Мы отступали, оставляя с таким трудом занятые позиции. Пуля попала Хунхузу в плечо. Он устоял и, поглядев на меня, проговорил:
— Все, начальник. Искупил…
Договорить не успел. Очередь из пулемета свалила бывшего уголовника. Мы снова оказались за перевернутым железнодорожным вагоном. Рассыпавшись цепочкой, стреляли, прячась за железяки. Ранили Женьку Савельева, моего ординарца. Висела перебитая в кисти рука. Парень от шока ничего не соображал и кричал, что у него кончились патроны.
Патроны у Савельева в автомате оставались плюс полный запасной диск на поясе, но стрелять он уже не мог. Кровь тянулась клейкой густой нитью. Перетянули жгутом руку, и я показал направление:
— Женька, уходи. На карачках, на локтях. Только не поднимайся. Постой, секунду…
Вытащил из подсумка диск, который Савельеву был уже ни к чему. Стрючок и бывший полицай Терентьев стреляли из винтовок. Стрючок торопливо, почти не целясь. Терентьев плотно прижимал приклад к плечу и тщательно целился. Передергивая затвор, сползал вниз и, меняя позицию, снова выпускал пулю. Он попадал в цель чаще других и, по крайней мере, не давал немцам делать открытые перебежки.
У Терентьева трое детей. Как и у Матвея Осина. Они совершенно разные люди, но оба хотят выжить. Это читалось в сжатых, побелевших от напряжения губах бывшего полицая Терентьева. Он воевал умело и осторожно. Но сейчас, в горячке, когда по нам вели плотный огонь, не уберегся. Пуля разбила ему правую ключицу, из лопатки брызнули клочья.
— Стрючок, помоги!
Маленький боец не знал, как подступиться, неловко стал расстегивать гимнастерку. Его оттолкнул Бульба, быстро раздел Терентьева до пояса. Он был весь в крови.
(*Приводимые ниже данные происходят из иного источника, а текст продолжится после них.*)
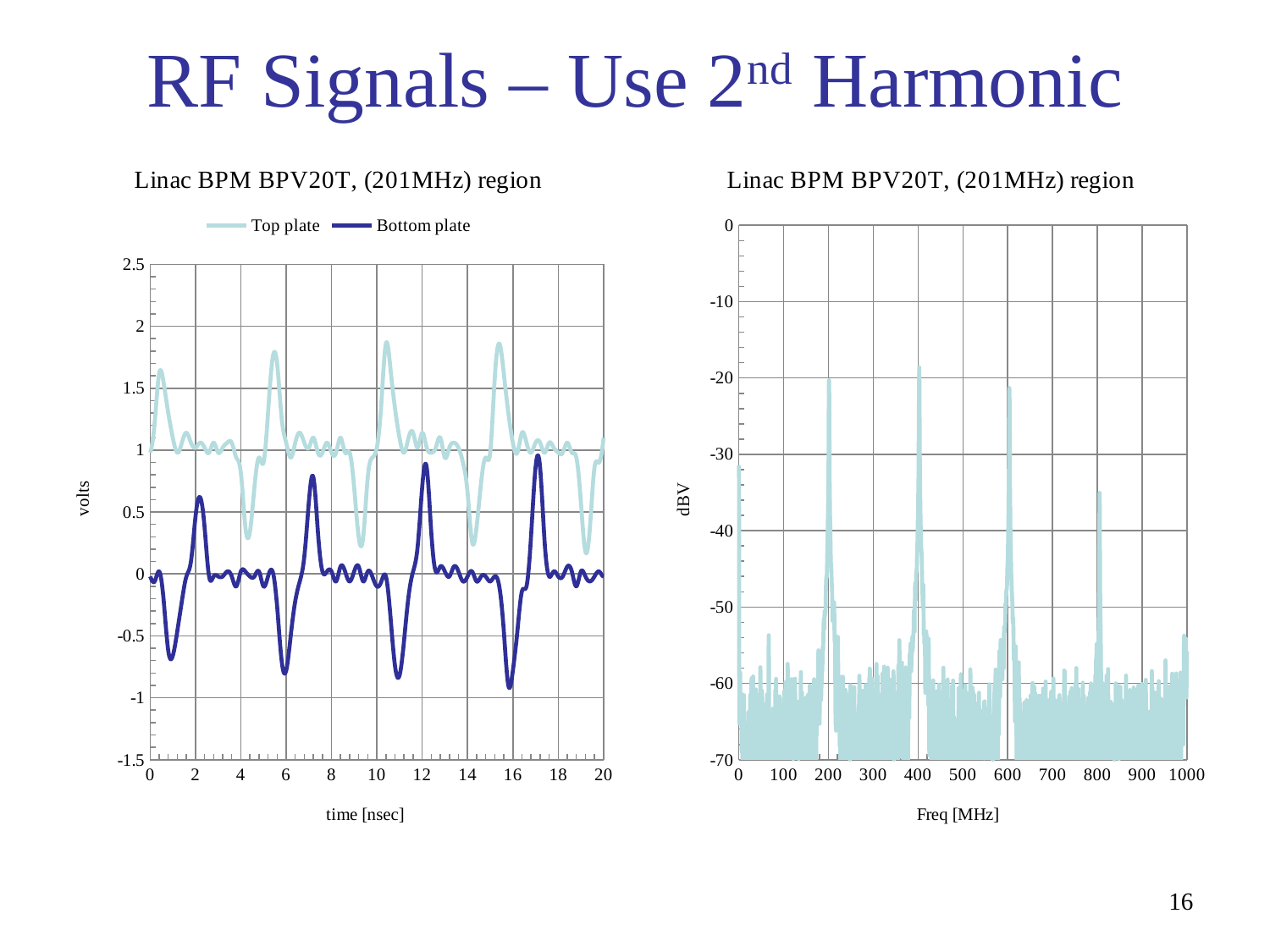
In the right chart, near which frequency on the x axis does the highest peak occur? 400 MHz In the left chart, is the highest value reached by the Top plate series greater or less than 1.5 volts? greater In the right chart, is the peak near 200 MHz greater or less than -30 dBV? greater What are the two series named in the legend of the left chart? Top plate and Bottom plate In the left chart, is the Bottom plate series mostly above or below the Top plate series? below What is the x-axis label of the left chart? time [nsec] In the right chart, which peak is higher, the one near 400 MHz or the one near 800 MHz? 400 MHz How many series does the legend of the left chart list? 2 In the right chart, is the peak near 800 MHz greater or less than -30 dBV? less What kind of chart is the left chart on the slide? line chart In the left chart, which series reaches higher peak values, Top plate or Bottom plate? Top plate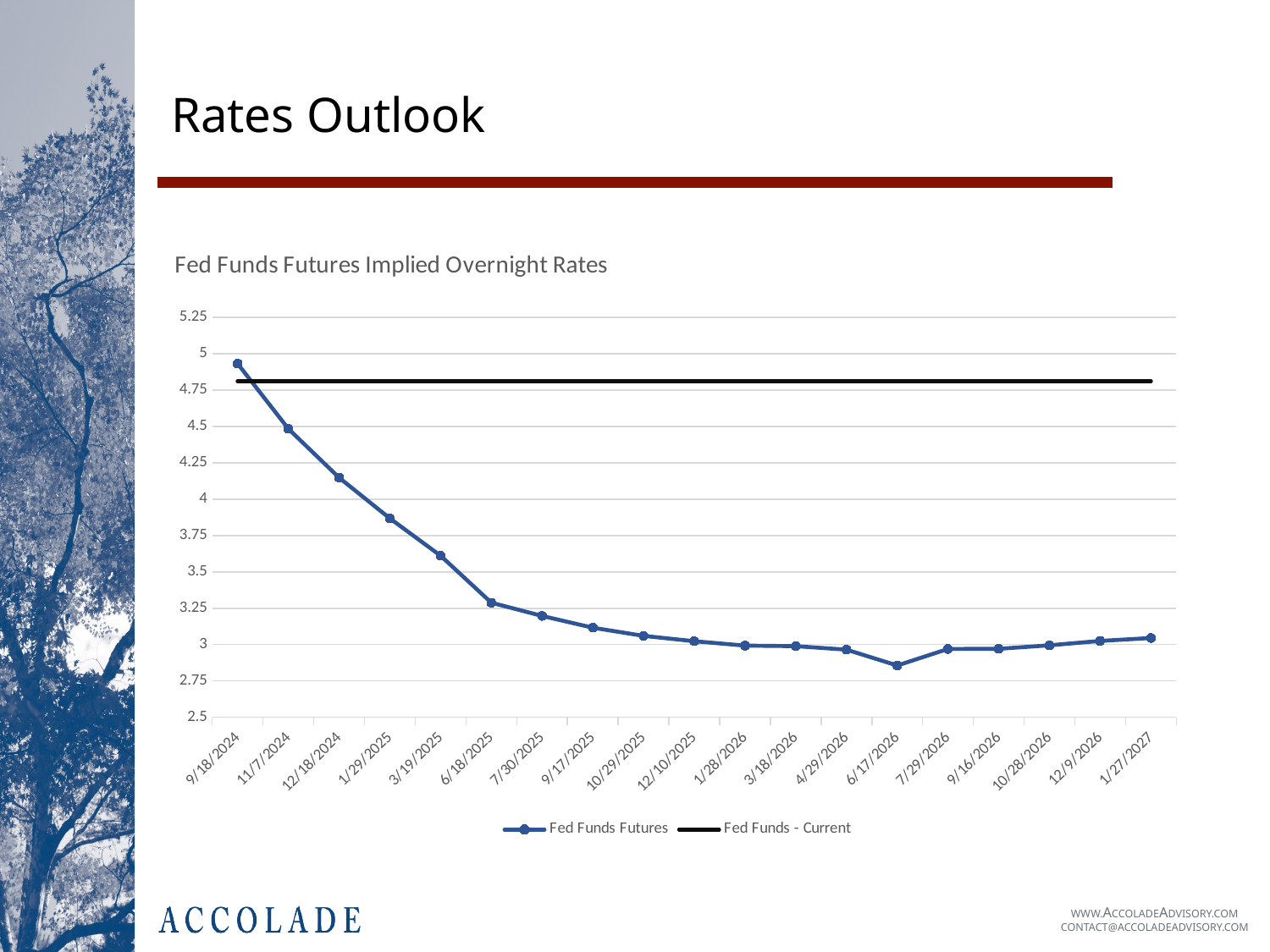
How many series does the legend list? 2 What type of chart is shown on the slide? Line chart Is the Fed Funds Futures value for 6/17/2026 greater or less than 3? less What is the title of the chart? Fed Funds Futures Implied Overnight Rates On which date is the Fed Funds Futures value highest? 9/18/2024 What are the two series named in the legend? Fed Funds Futures and Fed Funds - Current Which is larger, the Fed Funds Futures value for 9/18/2024 or for 1/27/2027? 9/18/2024 Is the Fed Funds Futures value for 9/18/2024 greater or less than 4.75? greater Does the Fed Funds Futures line generally rise or fall from 9/18/2024 to 1/28/2026? fall Is the Fed Funds Futures value for 11/7/2024 greater or less than 4.25? greater On which date is the Fed Funds Futures value lowest? 6/17/2026 How many dates are plotted along the x axis? 19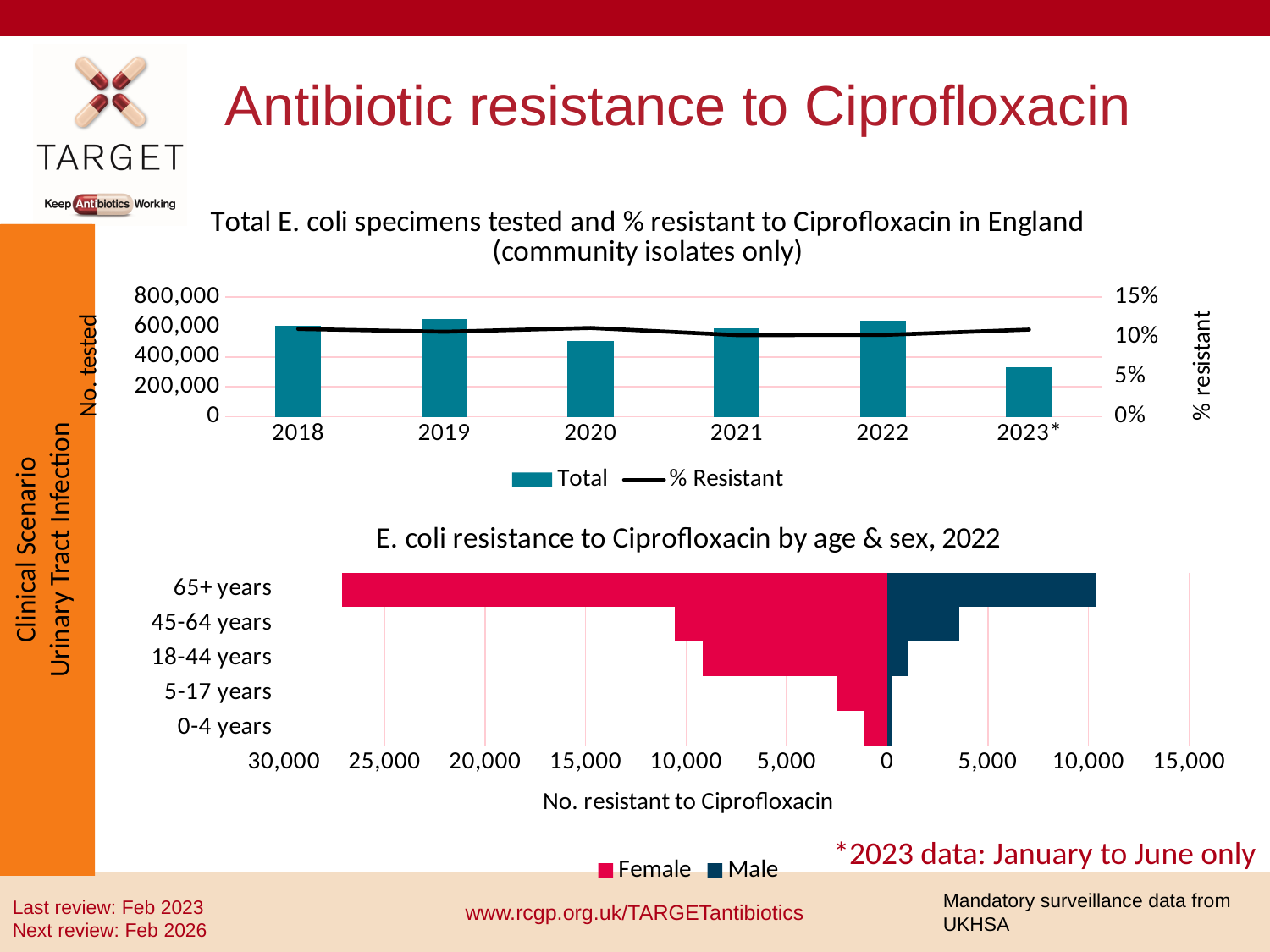
In the top chart, how many years are shown on the x axis? 6 In the top chart, is the % resistant in 2018 greater or less than 5%? greater In the bottom chart, which age group has the highest number of resistant Female isolates? 65+ years In the bottom chart, is the Male value for 45-64 years greater or less than 5,000? less In the top chart, is the number tested in 2023* greater or less than 400,000? less In the top chart, how many series does the legend list? 2 In the bottom chart, 'E. coli resistance to Ciprofloxacin by age & sex, 2022', how many age groups are shown? 5 In the top chart, which year has the lowest number tested? 2023* What kind of chart is the top chart, 'Total E. coli specimens tested and % resistant to Ciprofloxacin in England'? Bar chart with a line In the top chart, which year has the larger number tested, 2020 or 2021? 2021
— Помирать, Федор? — раздельно, по слогам, тяжело прошептал бывший полицай и теперь уже бывший штрафник
— Нет, не спеши. Кажись, легкое не порвало. Выживешь…
Бульба умело перевязал оба пулевых ранения. Приспособил на сломанной ключице дощечку, примотал ее и руку, соорудив подобие каркаса.
— Сам дойдешь? — спросил я.
— Дойду… или доползу. Не волнуйся, лейтенант. Не поминай лихом.
Стрючок полез помочь приятелю, но высунулся слишком высоко. Очередь хлестнула по брустверу, ударила маленького солдата в лицо. Он упал, потащив следом Терентьева.
— Пусти, — раненый с трудом оторвал от себя мертвого помощника.